-- Exercise --
Extract the lines of the records that begin at the line containing "Over what distance" and continue through the end of the records, and repeat them word for word. Leave the pictures out of your answer.

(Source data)
┄┄┄┄┄┄┄┄┄┄
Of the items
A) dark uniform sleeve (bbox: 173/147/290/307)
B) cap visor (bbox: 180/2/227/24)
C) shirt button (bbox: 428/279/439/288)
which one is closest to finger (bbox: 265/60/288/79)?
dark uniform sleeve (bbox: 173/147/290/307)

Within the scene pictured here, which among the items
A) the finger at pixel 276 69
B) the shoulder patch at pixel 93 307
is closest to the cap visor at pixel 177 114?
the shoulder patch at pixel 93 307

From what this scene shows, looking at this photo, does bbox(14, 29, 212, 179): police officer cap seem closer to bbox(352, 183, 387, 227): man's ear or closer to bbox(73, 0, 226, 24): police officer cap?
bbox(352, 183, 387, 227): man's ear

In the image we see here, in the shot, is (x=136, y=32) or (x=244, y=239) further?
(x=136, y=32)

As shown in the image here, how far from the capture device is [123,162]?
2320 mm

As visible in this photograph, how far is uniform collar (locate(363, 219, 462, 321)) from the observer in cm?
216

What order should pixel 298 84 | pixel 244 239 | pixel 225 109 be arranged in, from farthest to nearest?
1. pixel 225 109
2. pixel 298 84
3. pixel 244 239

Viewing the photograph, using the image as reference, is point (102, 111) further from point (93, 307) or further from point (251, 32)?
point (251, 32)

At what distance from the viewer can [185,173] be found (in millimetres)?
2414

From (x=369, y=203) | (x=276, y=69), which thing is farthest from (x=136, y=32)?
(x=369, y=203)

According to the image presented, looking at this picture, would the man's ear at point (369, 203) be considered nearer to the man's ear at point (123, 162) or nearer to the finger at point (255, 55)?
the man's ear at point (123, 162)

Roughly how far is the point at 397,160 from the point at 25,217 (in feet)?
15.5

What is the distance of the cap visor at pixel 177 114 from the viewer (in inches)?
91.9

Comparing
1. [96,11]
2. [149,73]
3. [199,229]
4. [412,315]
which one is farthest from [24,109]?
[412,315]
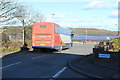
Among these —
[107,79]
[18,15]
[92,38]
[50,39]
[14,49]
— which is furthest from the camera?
[92,38]

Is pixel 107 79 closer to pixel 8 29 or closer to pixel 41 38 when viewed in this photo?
pixel 41 38

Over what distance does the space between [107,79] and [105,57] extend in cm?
514

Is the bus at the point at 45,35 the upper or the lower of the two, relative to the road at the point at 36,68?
upper

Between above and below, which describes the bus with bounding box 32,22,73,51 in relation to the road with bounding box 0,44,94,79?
above

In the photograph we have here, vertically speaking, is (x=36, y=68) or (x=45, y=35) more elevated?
(x=45, y=35)

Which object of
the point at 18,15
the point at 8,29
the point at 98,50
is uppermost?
the point at 18,15

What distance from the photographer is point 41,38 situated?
23.7 m

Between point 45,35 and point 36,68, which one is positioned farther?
point 45,35

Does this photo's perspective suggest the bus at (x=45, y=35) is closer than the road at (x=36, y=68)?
No

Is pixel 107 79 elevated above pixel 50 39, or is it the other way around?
pixel 50 39

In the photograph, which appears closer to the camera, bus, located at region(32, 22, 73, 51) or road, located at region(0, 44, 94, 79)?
road, located at region(0, 44, 94, 79)

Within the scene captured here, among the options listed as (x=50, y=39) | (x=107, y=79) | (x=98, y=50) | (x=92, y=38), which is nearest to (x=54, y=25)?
(x=50, y=39)

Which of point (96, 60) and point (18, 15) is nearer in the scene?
point (96, 60)

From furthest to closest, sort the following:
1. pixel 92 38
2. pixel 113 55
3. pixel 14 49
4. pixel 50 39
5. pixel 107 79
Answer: pixel 92 38
pixel 14 49
pixel 50 39
pixel 113 55
pixel 107 79
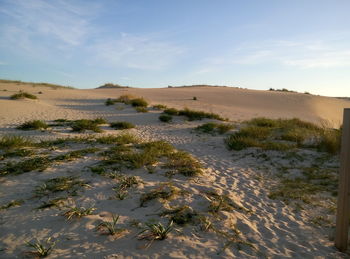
┄┄┄┄┄┄┄┄┄┄
-- Answer to this exercise --
Over what distance does the space between [107,79] and [105,57] extend in cm?
514

Is the bus at the point at 45,35 the upper or the lower of the two, relative to the road at the point at 36,68?
upper

Between above and below, which describes the bus with bounding box 32,22,73,51 in relation to the road with bounding box 0,44,94,79?
above

In the photograph we have here, vertically speaking, is (x=36, y=68) or (x=45, y=35) more elevated?
(x=45, y=35)

Which object of
the point at 18,15
the point at 8,29
the point at 98,50
is uppermost?
the point at 18,15

What distance from the photographer is point 41,38 situated?
23.7 m

Between point 45,35 and point 36,68, which one is positioned farther?
point 45,35

Does this photo's perspective suggest the bus at (x=45, y=35) is closer than the road at (x=36, y=68)?
No

Is pixel 107 79 elevated above pixel 50 39, or is it the other way around?
pixel 50 39

In the photograph, which appears closer to the camera, bus, located at region(32, 22, 73, 51) or road, located at region(0, 44, 94, 79)?
road, located at region(0, 44, 94, 79)

Within the scene captured here, among the options listed as (x=50, y=39) | (x=107, y=79) | (x=98, y=50) | (x=92, y=38), which is nearest to (x=54, y=25)?
(x=50, y=39)

Which of point (96, 60) and point (18, 15) is nearer in the scene?
point (96, 60)

From furthest to closest, sort the following:
1. pixel 92 38
2. pixel 113 55
3. pixel 14 49
4. pixel 50 39
5. pixel 107 79
Answer: pixel 92 38
pixel 14 49
pixel 50 39
pixel 113 55
pixel 107 79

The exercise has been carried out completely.